→ Data shown
========================================
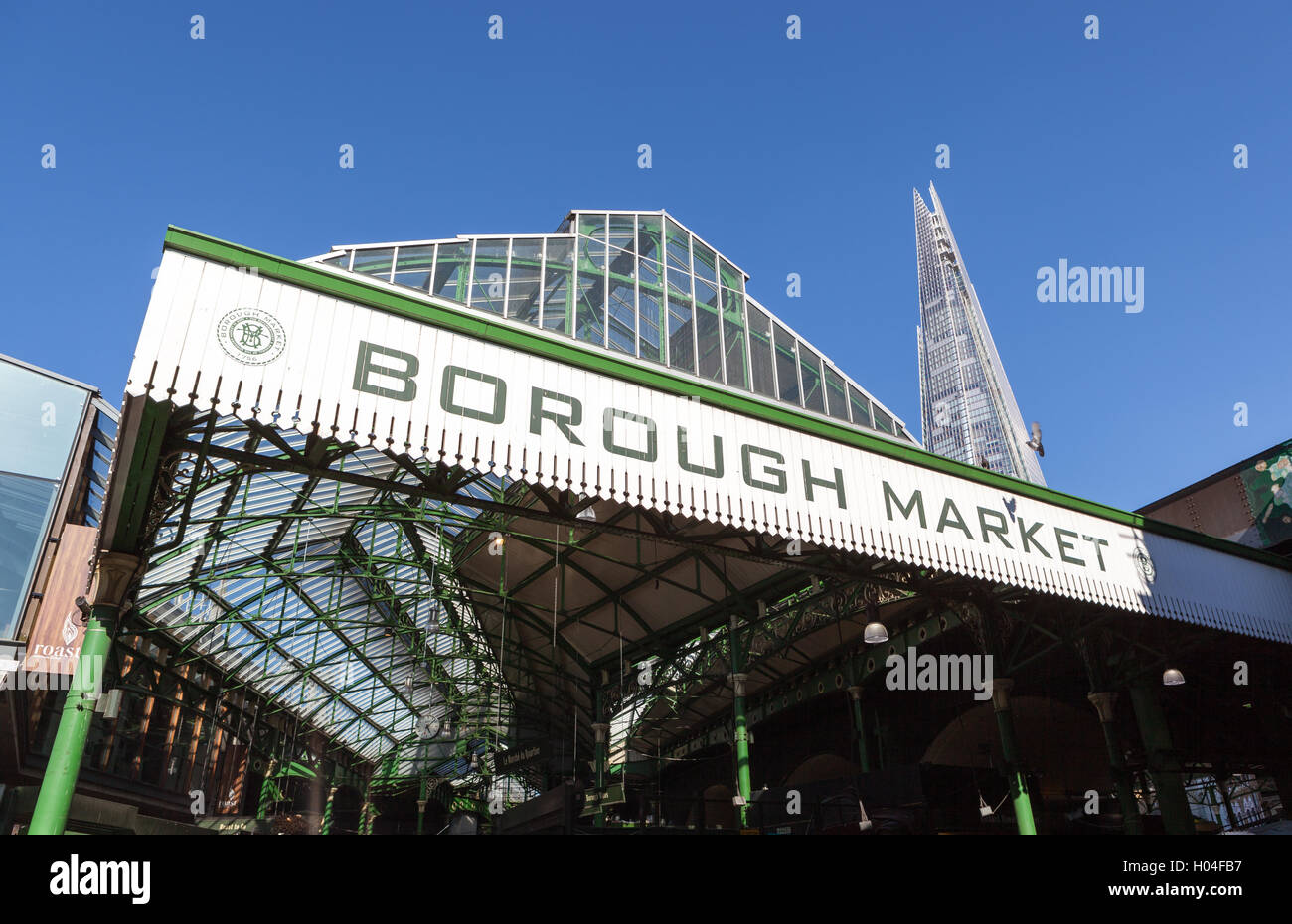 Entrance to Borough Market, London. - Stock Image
========================================
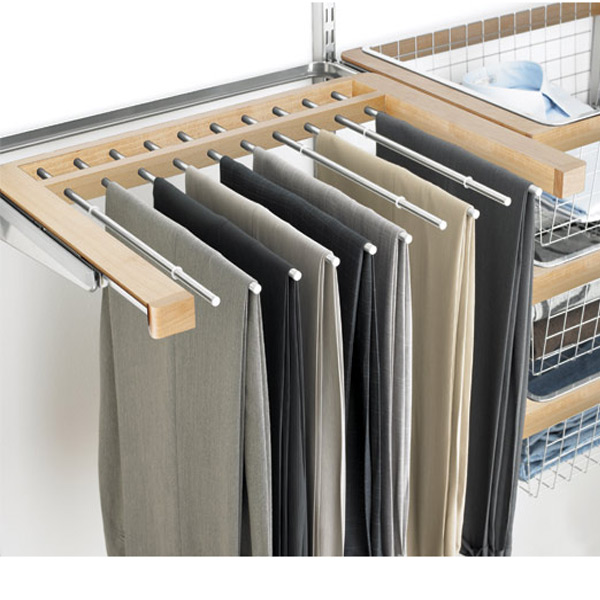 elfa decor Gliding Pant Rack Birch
========================================
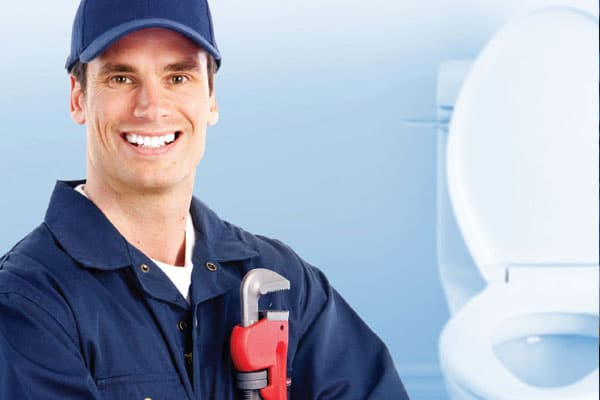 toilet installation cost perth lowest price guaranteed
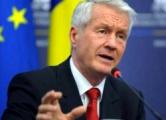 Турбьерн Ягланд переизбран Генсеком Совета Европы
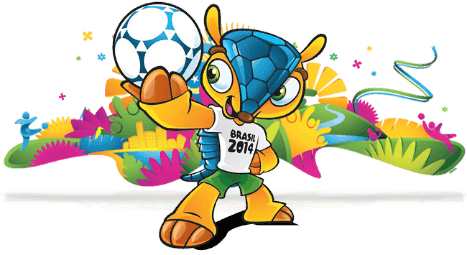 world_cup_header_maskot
========================================
Look above for the line with "Турбьерн Ягланд переизбран" and copy exactly from it through the line with "world_cup_header_maskot", both included. Omit the pictures.

→ Result for this exercise
 Турбьерн Ягланд переизбран Генсеком Совета Европы
 world_cup_header_maskot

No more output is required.